For the people that think I'm being selfish and making Dina out to be a monster: you are misunderstanding everything I've said. My main priority is to make sure she's safe. But now I feel deflated, ragged, hopeless. I can't stop her from using, I can't stop her from hiding secrets. I've tried over and over and over. And admittedly, I'll probably still try. But the course of my future has changed because of this entire situation. Moving forward, my relationship with my mom will never be the same. And my heart breaks every day over it.

While I'm glad she is safe and detained, now I manage the task of healing. The adrenaline has come down, and I am exhausted. My bipolar episodes are unstable; throughout the course of one day I go from happy to aggressively angry or upset. I had a panic attack at my place of employment. I snap at my fiance. I cry over the smallest inconvenience. When I fall into a deep sleep at night, I'm tormented with nightmares. I'm working on practicing what I've learned in therapy: I am not in control of every circumstance, but I am in control of my reactions. The problem is my trauma from all of this. I've been allowing every emotion to manifest into physical reactions. I've been struggling to grasp the thoughts before they run off and escalate. I lash out, shake, cry, or hide from the sheer panic coursing through my veins.

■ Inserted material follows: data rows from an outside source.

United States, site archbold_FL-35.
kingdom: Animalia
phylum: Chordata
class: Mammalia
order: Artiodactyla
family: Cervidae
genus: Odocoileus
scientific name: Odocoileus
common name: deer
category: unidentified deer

I wish I had the answers, but I don't. I never have and I don't know if I ever will. If any of us will. Nobody has said anything mean about my mom because we all know this isn't her. We know that substance addiction is evil and real, and that it can hurt anyone. We know that this has been a lifelong battle for Dina, and we are tired of watching her suffer.

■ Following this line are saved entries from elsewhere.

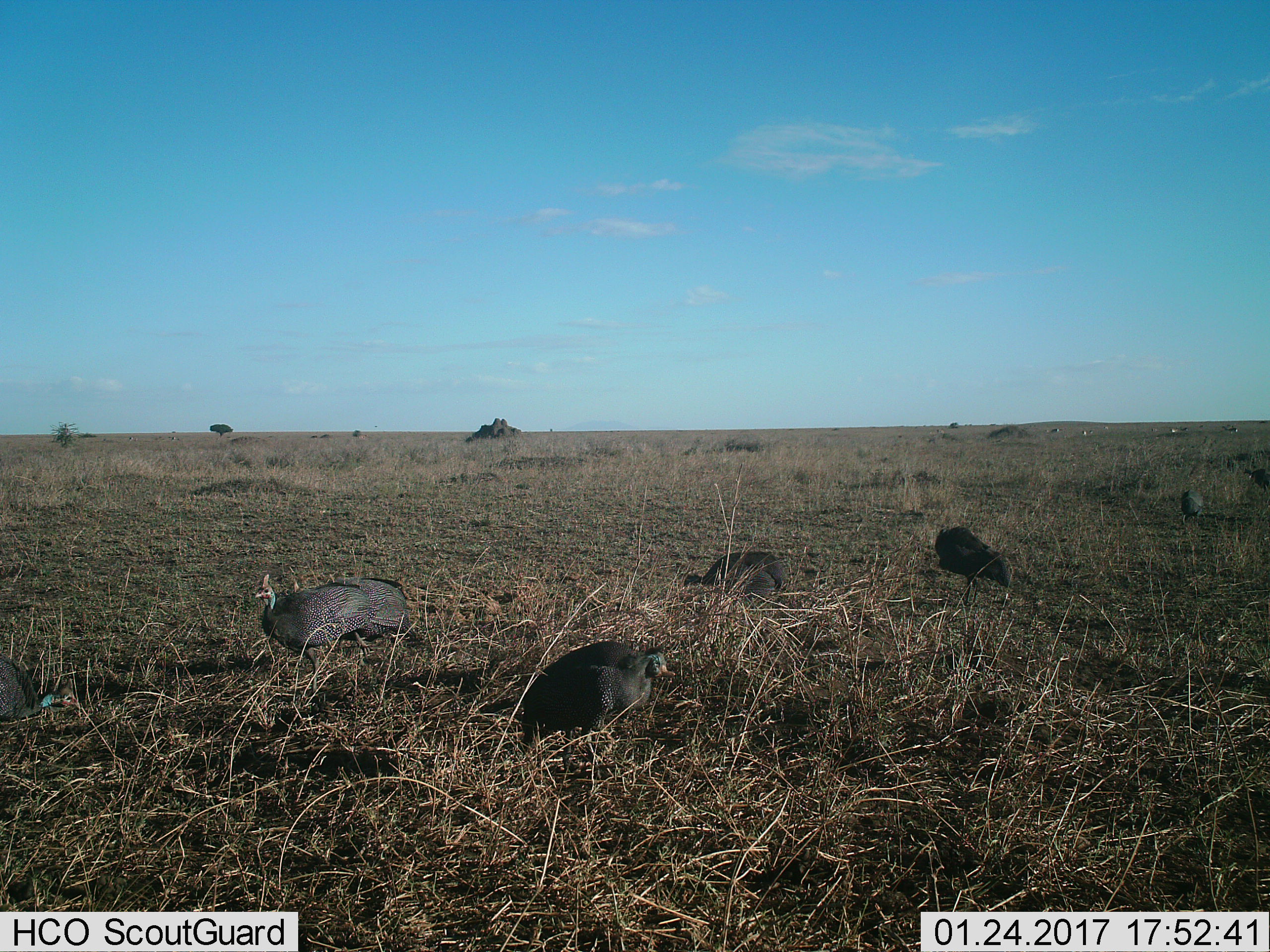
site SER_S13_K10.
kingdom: Animalia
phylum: Chordata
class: Aves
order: Galliformes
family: Numididae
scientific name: Numididae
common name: guineafowl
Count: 7.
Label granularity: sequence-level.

I want better for her. I want better for our country. I want better for the people that struggle with their addiction, as well as the family and friends of that person. Substance addiction and mental health both cause ripple effects; they hurt one individual, which trickles into everyone that loves that person.

I don't hate the addicts, but I do hate the addiction. It ruins lives. Not everyone hears about the dark side, but I want people to be more aware of it. Be more aware of the complications and the hoops we have to jump through to get our loved ones help. And the worst part is they have to WANT the help in order to be willingly admitted to a facility. Otherwise we have to wait for disaster to strike. Over the years, this pattern has brought me more stress than I can put into words.

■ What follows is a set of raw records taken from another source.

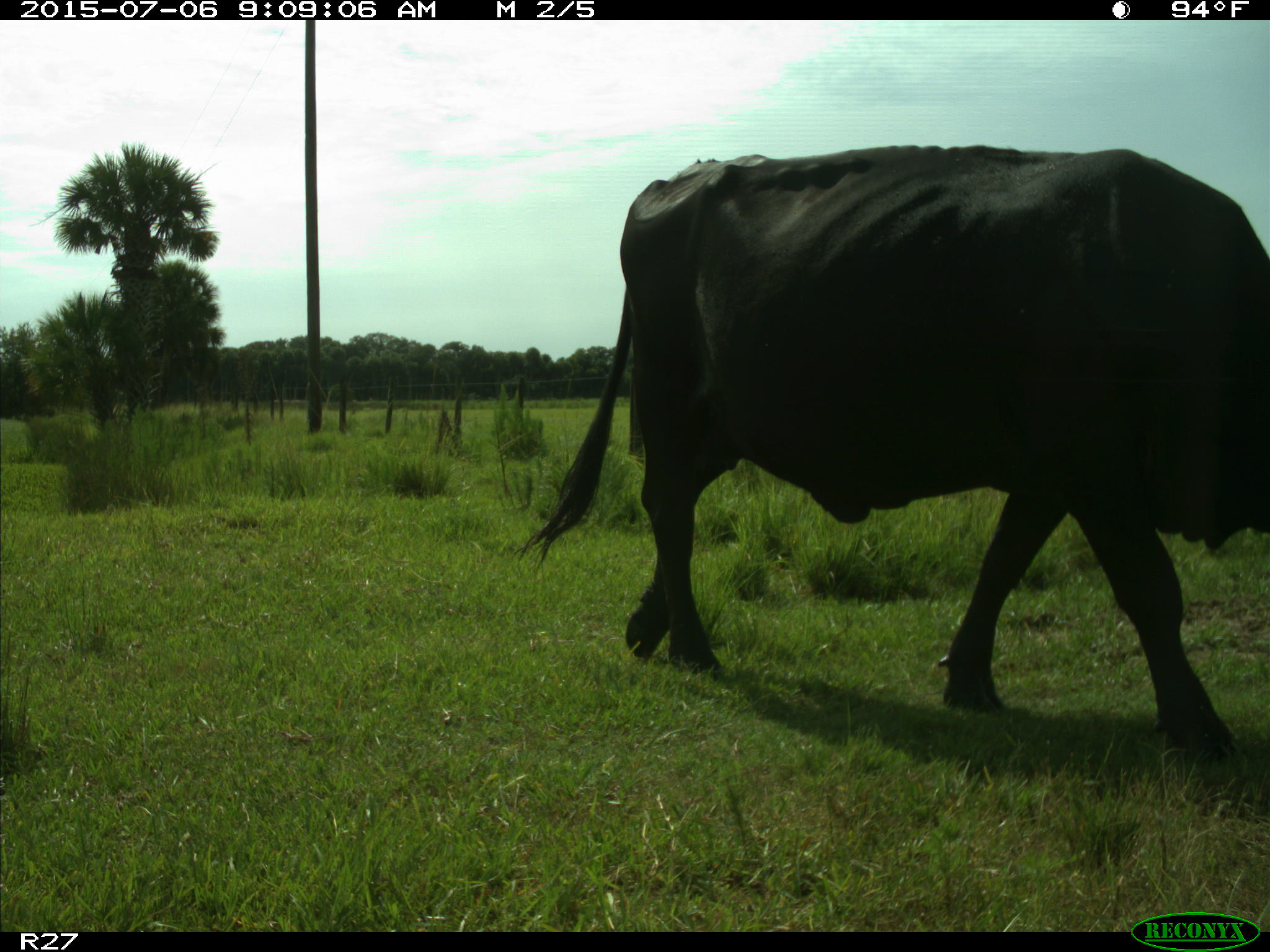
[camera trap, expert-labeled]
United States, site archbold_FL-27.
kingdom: Animalia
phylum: Chordata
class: Mammalia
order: Artiodactyla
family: Bovidae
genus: Bos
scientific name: Bos taurus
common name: domestic cow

Where do we go from here? I don't really know. But I want to keep talking about it. I want to talk about the difficult parts, the task of making the hard decisions and trying to figure out the best options. Some of it will hurt, but the priority is to be mentally and physically safe. And I will continue to work with my therapist in order to properly process everything that's happened.

I don't know how to close this, so I'll leave you with some thoughts: addiction is a real disease. I know that the person chooses to relapse, but it's because the chemicals in their brain trick them into thinking they need it. Addiction tells you that you will die unless you get your fix. In your head, it's a matter of life and death.

I've lived through traumatic experiences due to addiction and mental illness, and it frustrates me when people throw so much hate at the individuals suffering. At the end of the day, they are still people. They have their demons, just like all of us. Unfortunately, some demons are more dangerous than others.

But we will keep marching forward. We won't give up. We will continue to fight and advocate. We will be strong. And I will keep praying for a world where we conquer the demons. I'm positive that we can get there.